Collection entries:
Start of Block
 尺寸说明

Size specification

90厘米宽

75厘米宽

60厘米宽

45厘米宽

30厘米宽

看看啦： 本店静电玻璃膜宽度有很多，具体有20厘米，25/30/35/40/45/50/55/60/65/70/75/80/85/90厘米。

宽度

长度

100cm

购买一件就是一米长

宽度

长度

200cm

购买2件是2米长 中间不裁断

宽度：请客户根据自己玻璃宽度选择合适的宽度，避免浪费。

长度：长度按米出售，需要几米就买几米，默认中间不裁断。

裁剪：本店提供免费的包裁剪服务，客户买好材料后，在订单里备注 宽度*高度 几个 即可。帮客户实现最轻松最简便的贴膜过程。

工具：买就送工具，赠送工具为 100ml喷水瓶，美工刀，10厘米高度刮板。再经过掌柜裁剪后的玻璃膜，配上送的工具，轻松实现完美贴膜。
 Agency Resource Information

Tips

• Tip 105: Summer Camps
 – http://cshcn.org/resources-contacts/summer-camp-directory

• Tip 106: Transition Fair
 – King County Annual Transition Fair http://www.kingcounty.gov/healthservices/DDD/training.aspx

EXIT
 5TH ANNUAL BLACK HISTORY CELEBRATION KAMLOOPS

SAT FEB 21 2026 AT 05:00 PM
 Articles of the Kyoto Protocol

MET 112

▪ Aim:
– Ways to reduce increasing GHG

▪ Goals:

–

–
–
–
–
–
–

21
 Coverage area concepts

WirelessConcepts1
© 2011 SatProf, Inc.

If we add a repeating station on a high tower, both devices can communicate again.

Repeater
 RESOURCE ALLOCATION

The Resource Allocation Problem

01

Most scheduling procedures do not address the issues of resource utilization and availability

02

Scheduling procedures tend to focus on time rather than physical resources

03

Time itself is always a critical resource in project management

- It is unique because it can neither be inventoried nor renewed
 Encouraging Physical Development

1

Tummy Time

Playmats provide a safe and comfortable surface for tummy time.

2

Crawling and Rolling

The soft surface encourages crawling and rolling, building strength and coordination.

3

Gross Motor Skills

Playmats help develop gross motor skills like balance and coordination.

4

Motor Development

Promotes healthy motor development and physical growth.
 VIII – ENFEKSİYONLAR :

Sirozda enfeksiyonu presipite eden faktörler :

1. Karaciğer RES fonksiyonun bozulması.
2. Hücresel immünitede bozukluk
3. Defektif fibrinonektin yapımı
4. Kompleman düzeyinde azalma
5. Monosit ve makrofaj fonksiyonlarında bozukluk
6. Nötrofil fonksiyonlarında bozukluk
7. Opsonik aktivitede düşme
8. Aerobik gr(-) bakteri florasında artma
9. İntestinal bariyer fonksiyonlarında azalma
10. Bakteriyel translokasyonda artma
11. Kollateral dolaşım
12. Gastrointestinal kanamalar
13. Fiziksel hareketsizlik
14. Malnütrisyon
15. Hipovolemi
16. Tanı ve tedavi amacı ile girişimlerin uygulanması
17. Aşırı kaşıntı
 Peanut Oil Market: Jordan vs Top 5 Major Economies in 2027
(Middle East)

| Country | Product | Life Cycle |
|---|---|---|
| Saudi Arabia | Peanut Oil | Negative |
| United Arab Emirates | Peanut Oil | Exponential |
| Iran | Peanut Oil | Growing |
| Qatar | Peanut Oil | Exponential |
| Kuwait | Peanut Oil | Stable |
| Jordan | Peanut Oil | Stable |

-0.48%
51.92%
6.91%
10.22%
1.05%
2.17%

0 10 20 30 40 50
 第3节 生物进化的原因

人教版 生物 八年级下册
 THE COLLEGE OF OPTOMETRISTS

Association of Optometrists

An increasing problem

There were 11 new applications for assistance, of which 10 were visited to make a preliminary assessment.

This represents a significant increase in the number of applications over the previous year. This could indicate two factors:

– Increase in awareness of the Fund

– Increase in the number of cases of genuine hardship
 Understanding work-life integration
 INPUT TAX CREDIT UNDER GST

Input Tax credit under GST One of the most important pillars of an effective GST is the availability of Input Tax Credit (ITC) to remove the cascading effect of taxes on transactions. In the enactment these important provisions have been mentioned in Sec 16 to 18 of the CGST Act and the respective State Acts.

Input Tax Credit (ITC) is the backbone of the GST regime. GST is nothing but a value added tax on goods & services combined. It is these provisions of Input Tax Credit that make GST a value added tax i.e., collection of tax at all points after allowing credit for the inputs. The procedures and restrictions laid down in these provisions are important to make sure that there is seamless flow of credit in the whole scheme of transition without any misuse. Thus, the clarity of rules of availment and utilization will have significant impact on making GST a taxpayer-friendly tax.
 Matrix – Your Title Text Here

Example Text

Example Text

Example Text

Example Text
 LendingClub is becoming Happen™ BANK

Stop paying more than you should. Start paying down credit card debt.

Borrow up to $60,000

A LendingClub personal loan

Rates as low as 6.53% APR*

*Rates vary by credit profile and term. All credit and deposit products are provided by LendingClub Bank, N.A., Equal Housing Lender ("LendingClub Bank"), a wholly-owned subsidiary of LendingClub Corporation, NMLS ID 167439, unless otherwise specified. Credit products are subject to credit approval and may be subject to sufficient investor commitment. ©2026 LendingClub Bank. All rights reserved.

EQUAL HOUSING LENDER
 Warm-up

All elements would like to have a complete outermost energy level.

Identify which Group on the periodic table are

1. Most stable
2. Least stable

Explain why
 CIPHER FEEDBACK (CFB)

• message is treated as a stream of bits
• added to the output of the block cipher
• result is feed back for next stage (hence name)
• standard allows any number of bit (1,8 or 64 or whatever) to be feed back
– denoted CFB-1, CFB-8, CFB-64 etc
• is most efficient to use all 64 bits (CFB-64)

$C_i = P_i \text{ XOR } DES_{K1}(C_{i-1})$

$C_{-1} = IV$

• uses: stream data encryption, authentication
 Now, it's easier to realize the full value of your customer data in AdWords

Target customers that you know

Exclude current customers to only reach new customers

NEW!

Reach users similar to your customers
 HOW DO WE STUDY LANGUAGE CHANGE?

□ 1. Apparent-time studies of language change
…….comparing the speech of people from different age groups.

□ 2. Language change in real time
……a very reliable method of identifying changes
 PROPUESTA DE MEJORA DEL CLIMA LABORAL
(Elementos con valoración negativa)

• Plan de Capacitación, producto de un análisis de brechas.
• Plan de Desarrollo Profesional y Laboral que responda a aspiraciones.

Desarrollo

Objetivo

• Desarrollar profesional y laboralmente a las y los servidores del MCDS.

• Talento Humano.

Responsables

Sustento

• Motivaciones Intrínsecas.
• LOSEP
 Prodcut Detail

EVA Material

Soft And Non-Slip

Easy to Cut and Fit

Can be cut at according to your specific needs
End of Block
> WHAT YOU ARE ASKED TO DO
I would like the records restated exactly, with every line intact.

> SOLUTION TO THE PROBLEM
 尺寸说明

Size specification

90厘米宽

75厘米宽

60厘米宽

45厘米宽

30厘米宽

看看啦： 本店静电玻璃膜宽度有很多，具体有20厘米，25/30/35/40/45/50/55/60/65/70/75/80/85/90厘米。

宽度

长度

100cm

购买一件就是一米长

宽度

长度

200cm

购买2件是2米长 中间不裁断

宽度：请客户根据自己玻璃宽度选择合适的宽度，避免浪费。

长度：长度按米出售，需要几米就买几米，默认中间不裁断。

裁剪：本店提供免费的包裁剪服务，客户买好材料后，在订单里备注 宽度*高度 几个 即可。帮客户实现最轻松最简便的贴膜过程。

工具：买就送工具，赠送工具为 100ml喷水瓶，美工刀，10厘米高度刮板。再经过掌柜裁剪后的玻璃膜，配上送的工具，轻松实现完美贴膜。
 Agency Resource Information

Tips

• Tip 105: Summer Camps
 – http://cshcn.org/resources-contacts/summer-camp-directory

• Tip 106: Transition Fair
 – King County Annual Transition Fair http://www.kingcounty.gov/healthservices/DDD/training.aspx

EXIT
 5TH ANNUAL BLACK HISTORY CELEBRATION KAMLOOPS

SAT FEB 21 2026 AT 05:00 PM
 Articles of the Kyoto Protocol

MET 112

▪ Aim:
– Ways to reduce increasing GHG

▪ Goals:

–

–
–
–
–
–
–

21
 Coverage area concepts

WirelessConcepts1
© 2011 SatProf, Inc.

If we add a repeating station on a high tower, both devices can communicate again.

Repeater
 RESOURCE ALLOCATION

The Resource Allocation Problem

01

Most scheduling procedures do not address the issues of resource utilization and availability

02

Scheduling procedures tend to focus on time rather than physical resources

03

Time itself is always a critical resource in project management

- It is unique because it can neither be inventoried nor renewed
 Encouraging Physical Development

1

Tummy Time

Playmats provide a safe and comfortable surface for tummy time.

2

Crawling and Rolling

The soft surface encourages crawling and rolling, building strength and coordination.

3

Gross Motor Skills

Playmats help develop gross motor skills like balance and coordination.

4

Motor Development

Promotes healthy motor development and physical growth.
 VIII – ENFEKSİYONLAR :

Sirozda enfeksiyonu presipite eden faktörler :

1. Karaciğer RES fonksiyonun bozulması.
2. Hücresel immünitede bozukluk
3. Defektif fibrinonektin yapımı
4. Kompleman düzeyinde azalma
5. Monosit ve makrofaj fonksiyonlarında bozukluk
6. Nötrofil fonksiyonlarında bozukluk
7. Opsonik aktivitede düşme
8. Aerobik gr(-) bakteri florasında artma
9. İntestinal bariyer fonksiyonlarında azalma
10. Bakteriyel translokasyonda artma
11. Kollateral dolaşım
12. Gastrointestinal kanamalar
13. Fiziksel hareketsizlik
14. Malnütrisyon
15. Hipovolemi
16. Tanı ve tedavi amacı ile girişimlerin uygulanması
17. Aşırı kaşıntı
 Peanut Oil Market: Jordan vs Top 5 Major Economies in 2027
(Middle East)

| Country | Product | Life Cycle |
|---|---|---|
| Saudi Arabia | Peanut Oil | Negative |
| United Arab Emirates | Peanut Oil | Exponential |
| Iran | Peanut Oil | Growing |
| Qatar | Peanut Oil | Exponential |
| Kuwait | Peanut Oil | Stable |
| Jordan | Peanut Oil | Stable |

-0.48%
51.92%
6.91%
10.22%
1.05%
2.17%

0 10 20 30 40 50
 第3节 生物进化的原因

人教版 生物 八年级下册
 THE COLLEGE OF OPTOMETRISTS

Association of Optometrists

An increasing problem

There were 11 new applications for assistance, of which 10 were visited to make a preliminary assessment.

This represents a significant increase in the number of applications over the previous year. This could indicate two factors:

– Increase in awareness of the Fund

– Increase in the number of cases of genuine hardship
 Understanding work-life integration
 INPUT TAX CREDIT UNDER GST

Input Tax credit under GST One of the most important pillars of an effective GST is the availability of Input Tax Credit (ITC) to remove the cascading effect of taxes on transactions. In the enactment these important provisions have been mentioned in Sec 16 to 18 of the CGST Act and the respective State Acts.

Input Tax Credit (ITC) is the backbone of the GST regime. GST is nothing but a value added tax on goods & services combined. It is these provisions of Input Tax Credit that make GST a value added tax i.e., collection of tax at all points after allowing credit for the inputs. The procedures and restrictions laid down in these provisions are important to make sure that there is seamless flow of credit in the whole scheme of transition without any misuse. Thus, the clarity of rules of availment and utilization will have significant impact on making GST a taxpayer-friendly tax.
 Matrix – Your Title Text Here

Example Text

Example Text

Example Text

Example Text
 LendingClub is becoming Happen™ BANK

Stop paying more than you should. Start paying down credit card debt.

Borrow up to $60,000

A LendingClub personal loan

Rates as low as 6.53% APR*

*Rates vary by credit profile and term. All credit and deposit products are provided by LendingClub Bank, N.A., Equal Housing Lender ("LendingClub Bank"), a wholly-owned subsidiary of LendingClub Corporation, NMLS ID 167439, unless otherwise specified. Credit products are subject to credit approval and may be subject to sufficient investor commitment. ©2026 LendingClub Bank. All rights reserved.

EQUAL HOUSING LENDER
 Warm-up

All elements would like to have a complete outermost energy level.

Identify which Group on the periodic table are

1. Most stable
2. Least stable

Explain why
 CIPHER FEEDBACK (CFB)

• message is treated as a stream of bits
• added to the output of the block cipher
• result is feed back for next stage (hence name)
• standard allows any number of bit (1,8 or 64 or whatever) to be feed back
– denoted CFB-1, CFB-8, CFB-64 etc
• is most efficient to use all 64 bits (CFB-64)

$C_i = P_i \text{ XOR } DES_{K1}(C_{i-1})$

$C_{-1} = IV$

• uses: stream data encryption, authentication
 Now, it's easier to realize the full value of your customer data in AdWords

Target customers that you know

Exclude current customers to only reach new customers

NEW!

Reach users similar to your customers
 HOW DO WE STUDY LANGUAGE CHANGE?

□ 1. Apparent-time studies of language change
…….comparing the speech of people from different age groups.

□ 2. Language change in real time
……a very reliable method of identifying changes
 PROPUESTA DE MEJORA DEL CLIMA LABORAL
(Elementos con valoración negativa)

• Plan de Capacitación, producto de un análisis de brechas.
• Plan de Desarrollo Profesional y Laboral que responda a aspiraciones.

Desarrollo

Objetivo

• Desarrollar profesional y laboralmente a las y los servidores del MCDS.

• Talento Humano.

Responsables

Sustento

• Motivaciones Intrínsecas.
• LOSEP
 Prodcut Detail

EVA Material

Soft And Non-Slip

Easy to Cut and Fit

Can be cut at according to your specific needs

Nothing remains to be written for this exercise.